Le droit à l’indemnisation du manque à gagner n’est ouvert qu’à un seul des candidats évincés

Par un arrêt du 28 novembre 2023 (CE, 7ème – 2ème chambres réunies, 28 novembre 2023, n°468867), le Conseil d’Etat a estimé que le droit à l’indemnisation du manque à gagner n’est ouvert qu’à un seul des candidats évincés.

Le contexte est le suivant : la commune de Saint-Cyr-sur-Mer a attribué le lot n°7 d’une sous-concession de plage à la société MGPL.

La société La Royale Plage, candidate évincée, saisit le Tribunal administratif de Toulon d’un recours en contestation de la validité du contrat, assorti de conclusions indemnitaires. Le Tribunal rejette sa requête.

Après avoir confirmé l’irrecevabilité des conclusions en annulation, la Cour administrative d’appel de Marseille condamne la commune à indemniser la société La Royale Plage de son manque à gagner et de son préjudice moral à hauteur de 80.039 euros.

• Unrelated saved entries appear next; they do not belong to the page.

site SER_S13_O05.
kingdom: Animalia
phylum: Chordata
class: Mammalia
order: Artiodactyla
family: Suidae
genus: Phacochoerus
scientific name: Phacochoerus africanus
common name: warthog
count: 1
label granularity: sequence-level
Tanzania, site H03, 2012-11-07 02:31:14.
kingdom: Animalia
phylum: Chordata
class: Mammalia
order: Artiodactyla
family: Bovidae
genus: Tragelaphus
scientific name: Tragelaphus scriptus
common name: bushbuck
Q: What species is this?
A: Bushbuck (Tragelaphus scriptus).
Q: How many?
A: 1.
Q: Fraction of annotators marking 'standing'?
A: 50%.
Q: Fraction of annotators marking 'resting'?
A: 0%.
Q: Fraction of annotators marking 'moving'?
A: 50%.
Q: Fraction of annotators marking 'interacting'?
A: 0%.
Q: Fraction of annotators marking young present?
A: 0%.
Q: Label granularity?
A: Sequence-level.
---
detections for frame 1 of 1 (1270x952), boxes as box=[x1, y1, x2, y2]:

La commune de Saint-Cyr-sur-Mer se pourvoit en cassation.

Le Conseil d’Etat rappelle que, lorsqu’il est saisi par un candidat d’une demande tendant à la réparation du préjudice né de son éviction irrégulière de la procédure de passation, il appartient au juge de vérifier si celui-ci était ou non dépourvu de toute chance de remporter le contrat.

Au terme de cette analyse :

  • soit le candidat était dépourvu de toute chance de remporter le contrat, auquel cas il n’a droit à aucune indemnité;
  • soit il n’était pas dépourvu de toute chance d’emporter le contrat. Il a alors droit au remboursement des frais engagés pour la présentation de son offre;
  • soit il disposait de chances sérieuses de remporter le contrat étaient sérieuses. Le cas échéant, il a droit à l’indemnisation de son manque à gagner, qui inclut les frais de présentation de son offre.

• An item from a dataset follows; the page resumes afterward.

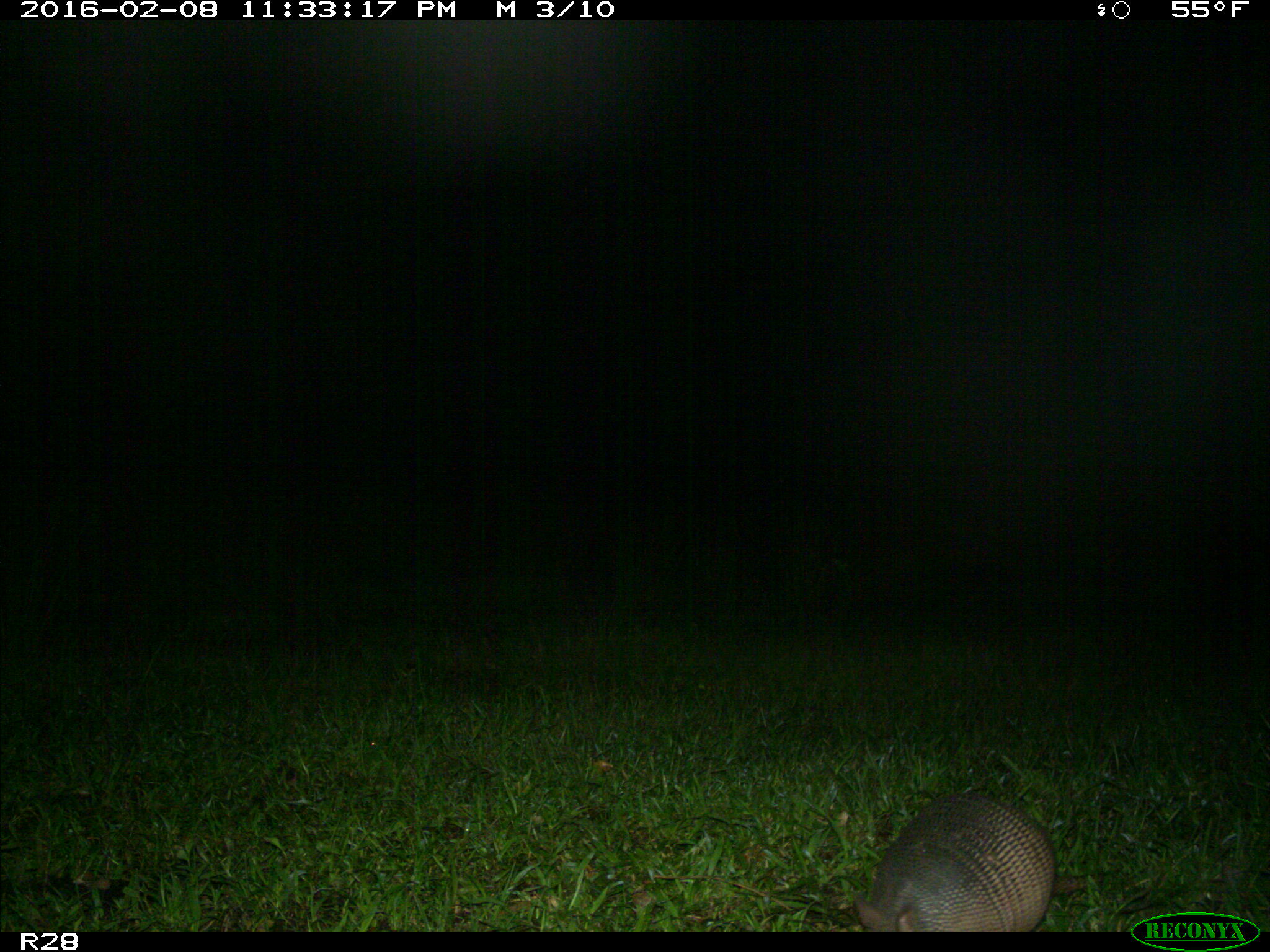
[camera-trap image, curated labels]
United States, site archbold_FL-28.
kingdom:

Cette affaire donne l’occasion au Conseil d’Etat de préciser comment établir le caractère sérieux de la chance perdue de remporter le contrat.

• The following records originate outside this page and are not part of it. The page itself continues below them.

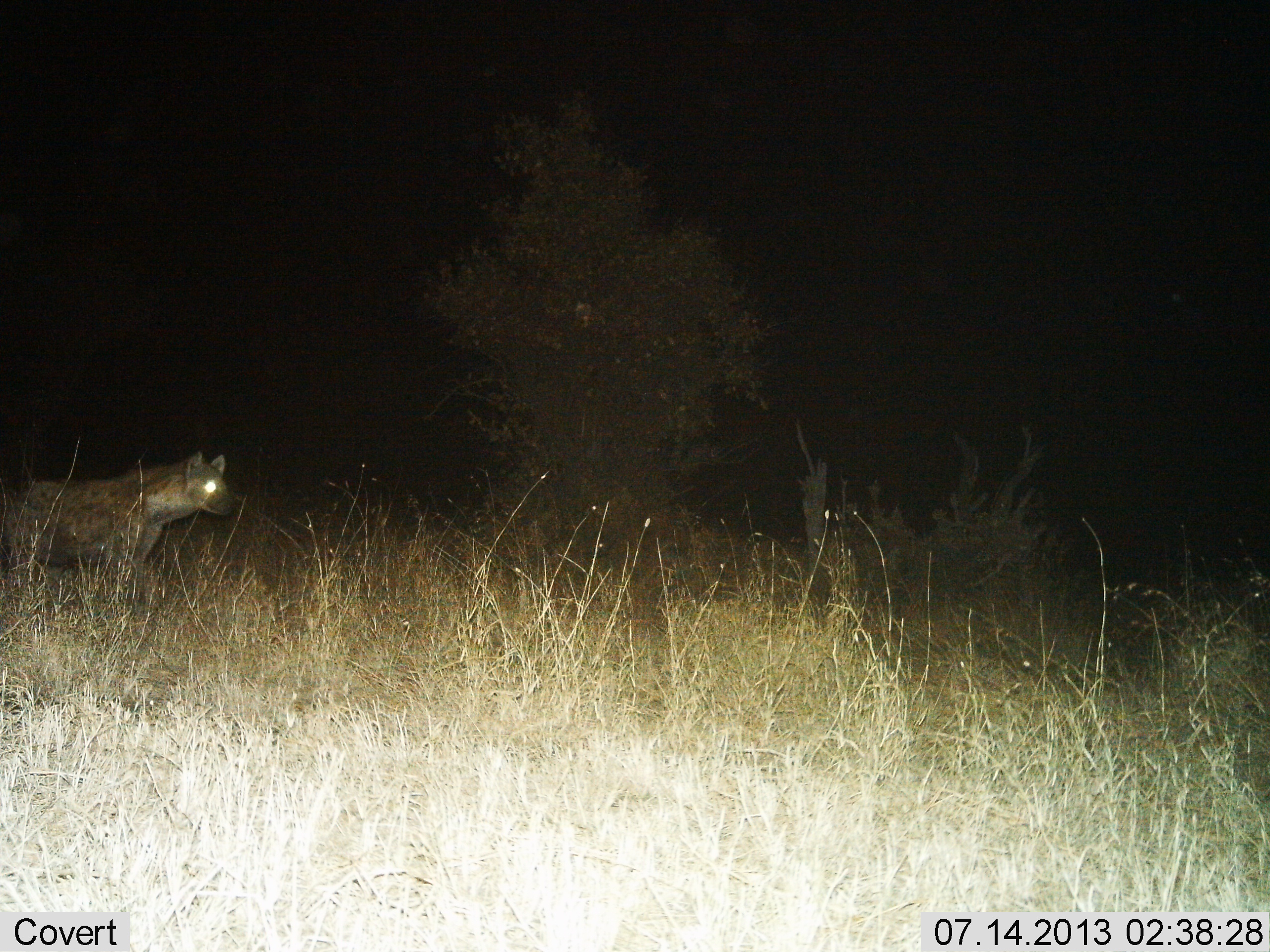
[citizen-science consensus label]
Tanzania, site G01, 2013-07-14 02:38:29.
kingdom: Animalia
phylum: Chordata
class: Mammalia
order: Carnivora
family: Hyaenidae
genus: Crocuta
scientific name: Crocuta crocuta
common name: spotted hyena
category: hyenaspotted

La Haute Juridiction estime que la cour administrative d’appel de Marseille ne pouvait se fonder sur la seule circonstance que l’offre finale de la requérante n’aurait pas eu une valeur inférieure à celles des trois autres candidats admis à négocier pour considérer que celle-ci disposait d’une chance sérieuse de remporter le contrat.

Elle devait apprécier « si, en l’absence de faute de la commune, la société La Royale Plage aurait eu des chances sérieuses d’emporter le contrat au contraire de tous les autres candidats ».

Le rapporteur public, Nicolas Labrune, précise dans ses conclusions « […] qu’il ne peut jamais y avoir qu’un seul candidat évincé privé d’une chance sérieuse de remporter le contrat. »

Le droit à l’indemnisation du manque à gagner ne peut alors bénéficier qu’à ce candidat, à l’exclusion de tout autre.

Le Conseil d’Etat annule l’arrêt en tant qu’il a condamné la commune de Saint-Cyr-sur-Mer à verser la somme de 80.039 euros à la société La Royale Plage et renvoie l’affaire à la Cour administrative d’appel de Marseille.